# Given data
__________

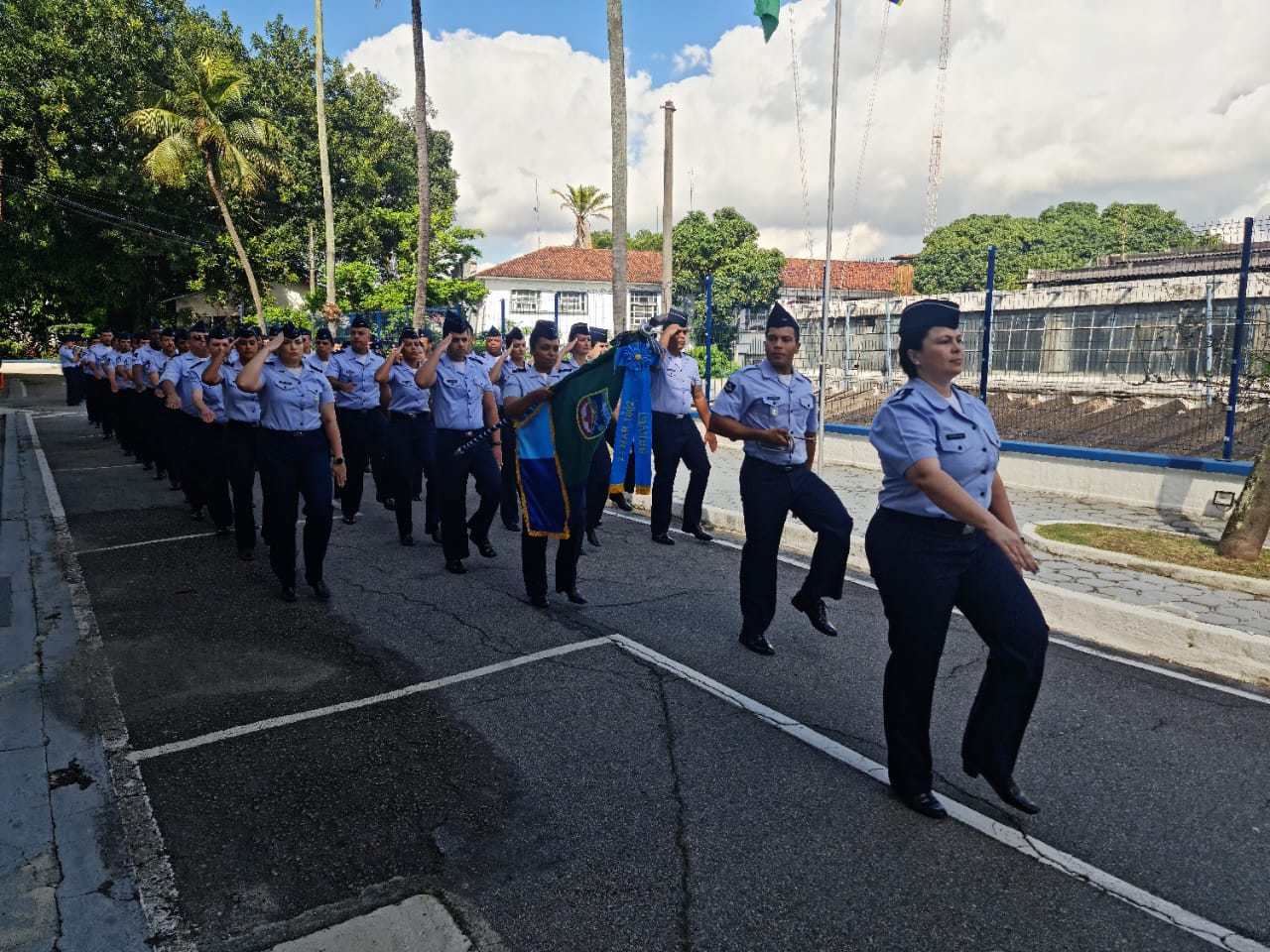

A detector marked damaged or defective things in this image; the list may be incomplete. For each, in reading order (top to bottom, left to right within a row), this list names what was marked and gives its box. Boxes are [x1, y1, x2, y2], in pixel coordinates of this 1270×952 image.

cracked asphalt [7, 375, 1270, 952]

__________

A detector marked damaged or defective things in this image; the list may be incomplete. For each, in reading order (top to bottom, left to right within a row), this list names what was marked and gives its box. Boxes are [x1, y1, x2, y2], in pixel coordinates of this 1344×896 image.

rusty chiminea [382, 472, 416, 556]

__________

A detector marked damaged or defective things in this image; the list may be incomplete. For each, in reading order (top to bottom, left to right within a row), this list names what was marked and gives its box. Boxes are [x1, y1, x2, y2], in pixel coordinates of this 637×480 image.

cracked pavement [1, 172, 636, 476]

__________

# Aim
Identify every line in the listing above that contains the word "this", and copy each of those lines in full.

# Task solution
A detector marked damaged or defective things in this image; the list may be incomplete. For each, in reading order (top to bottom, left to right within a row), this list names what was marked and gives its box. Boxes are [x1, y1, x2, y2], in pixel coordinates of this 1270×952 image.
A detector marked damaged or defective things in this image; the list may be incomplete. For each, in reading order (top to bottom, left to right within a row), this list names what was marked and gives its box. Boxes are [x1, y1, x2, y2], in pixel coordinates of this 1344×896 image.
A detector marked damaged or defective things in this image; the list may be incomplete. For each, in reading order (top to bottom, left to right within a row), this list names what was marked and gives its box. Boxes are [x1, y1, x2, y2], in pixel coordinates of this 637×480 image.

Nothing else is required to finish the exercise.